We found that there are many opportunities for the primary prevention of colorectal cancer in the United States. In 2007–2008, 81% percent of US adults, aged 20–69, had at least one modifiable risk factor for colorectal cancer. In the Annual Report to the Nation, it was estimated that screening, in combination with a considerable reduction in the 2000 prevalence of lifestyle risk factors could have a significant impact on colorectal cancer mortality (3
). Yet, we observed no notable improvement in the prevalence of a subset of those risk factors in the decade between 1999 and 2008. The combination of sub-optimal screening rates and a steady prevalence of lifestyle risk factors suggests that colorectal cancer rates will not decrease to the extent possible in the near future. The most prevalent modifiable risk factors for colorectal cancer, like obesity, are not novel; these are the same risk factors as for other chronic diseases, like diabetes and cardiovascular disease. Our findings do not signify a need for specialized colorectal cancer lifestyle interventions, but they do provide additional evidence for the need for the early intervention and targeted prevention and wellness services to be developed as part of the Patient Protection and Affordable Care Act of 2010 (4
In the clinical setting, the guidelines for colorectal cancer prevention focus on screening the average risk adult at age 50 (16
). However, our data indicate that the conversation about colorectal cancer risk and prevention needs to start much earlier. We observed that more than 15% of those younger than 50, and thus, not recommended for screening, had 3 or more risk factors. In contrast to overall rates, colorectal cancer incidence has increased in those younger than 50 (7
). Alerting younger adults about their colorectal cancer risk based on lifestyle factors provides an opportunity for change. Awareness of personal risk due to lifestyle risk factors may also increase awareness of the importance of adherence to screening guidelines at the appropriate age. Indeed, a growing body of evidence supports the benefit of simultaneously addressing multiple health behaviors in healthcare settings (17
). Because colorectal cancer screening is a complex behavior (20
); more research is needed to determine whether increased awareness of lifestyle risk factors among young adults would influence future screening behavior.
Our findings also show that the population sub-groups with the highest burden of colorectal incidence and mortality also have the greatest opportunity for primary prevention through lifestyle modification. The total burden of colorectal cancer risk factors mirrored colorectal cancer incidence and mortality rates by sex and race/ethnicity. Men had a higher total number of risk factors than women; men also have higher colorectal cancer incidence and mortality rates than women (21
). Non-Hispanic blacks had the highest total number of risk factors among the race and ethnicity groups; and African Americans have the highest colorectal cancer incidence and mortality (21
). Providing access to resources that encourage appropriate lifestyle changes, as well as increasing access to screening, may improve colorectal cancer rates in those with the highest burden.

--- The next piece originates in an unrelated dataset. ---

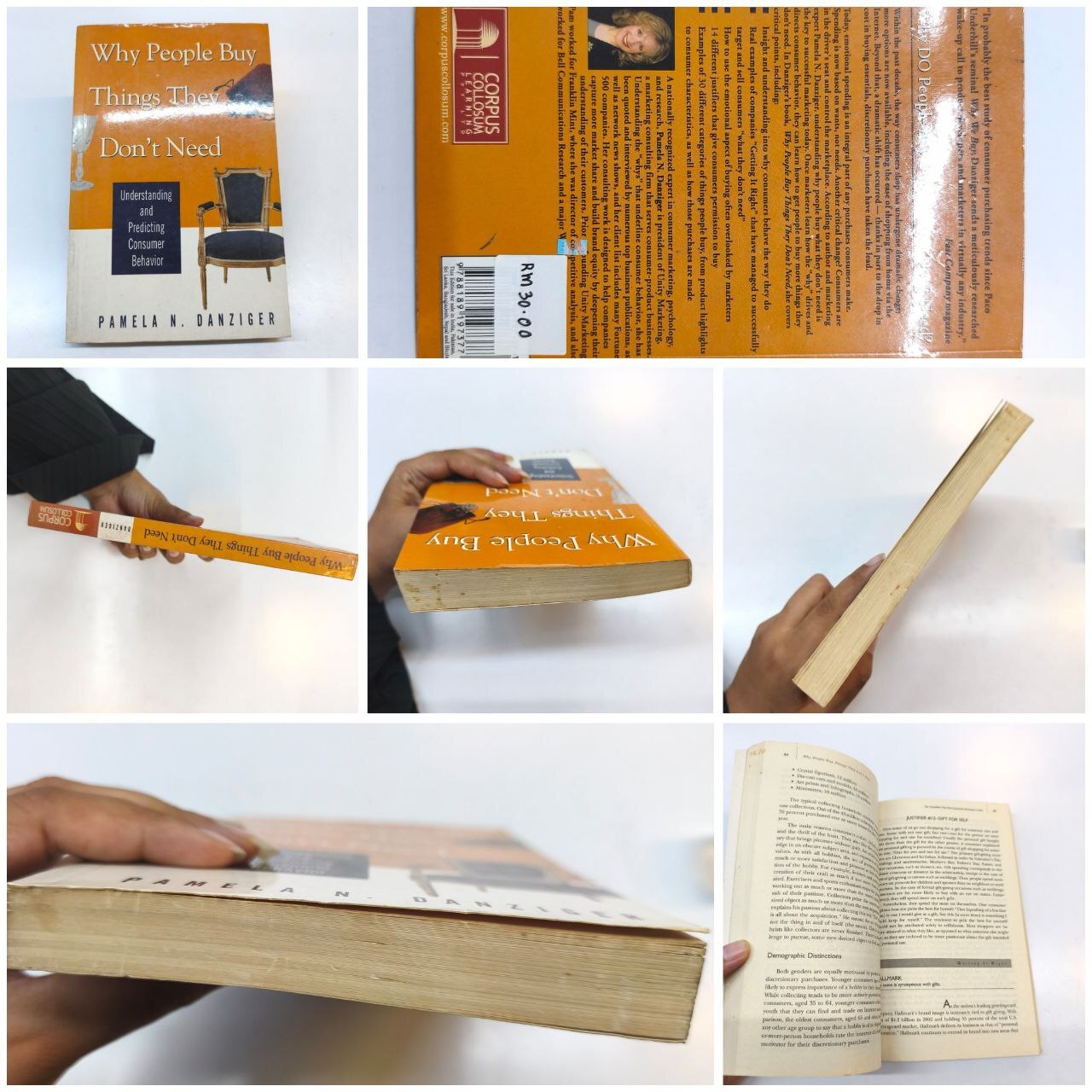 6102412001314278933_121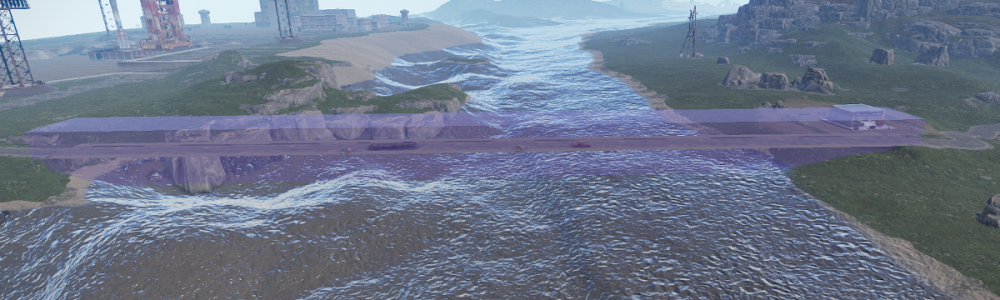 floating road used as bridge.png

We used nationally representative data to estimate the separate and joint prevalences of risk factors, overall, and by sex, race/ethnicity, and age over a 10-year period. The data were cross-sectional; individuals were not followed over time or for colorectal cancer outcomes. The prevalence of current smoking that we estimated in NHANES 2007–2008 was higher than that reported in the 2007 National Health Interview Survey (22
); our estimate is for a narrower age range (20–69 years versus 18+). We were unable to fully evaluate physical inactivity time trends because its assessment was changed in the 2007–2008 NHANES survey relative to the 1999–2006 surveys. In addition, the 1999–2006 surveys incompletely assessed occupational activity, an activity type that may differ across sex, race/ethnicity, age and time. Red meat and processed meat intakes were evaluated using the current state-of-art, one-day, 24-hour diet recall, the United States Department of Agriculture’s Automated Multiple Pass Method (23
). We used a single 24-hour diet recall because multiple days were not available for two of the five NHANES cycles evaluated. While multiple days of 24-hour diet recall are needed to assess individuals’ usual intake, this single 24-hour recall is a robust method to describe the average dietary intake of a group (23
Improved clinical and community preventive services are a major aspect of the National Prevention Strategy. Colorectal cancer is a disease with many opportunities for prevention. Increasing national screening rates is an important strategy for reducing the burden of colorectal cancer, but it should not be the only strategy. We found that the vast majority American adults have at least one modifiable colorectal cancer risk factor. Further, a sizable proportion of those younger than 50 years have several colorectal cancer risk factors. When advising the public about risks associated with factors like obesity and cigarette smoking, colorectal cancer should be included in the discussion. Increasing the public’s awareness that these factors also impact colorectal cancer risk may enhance efforts to modify lifestyle, and may further encourage adherence to screening guidelines. The most successful national strategy for colorectal cancer prevention will likely include complementary approaches of both screening and lifestyle modification.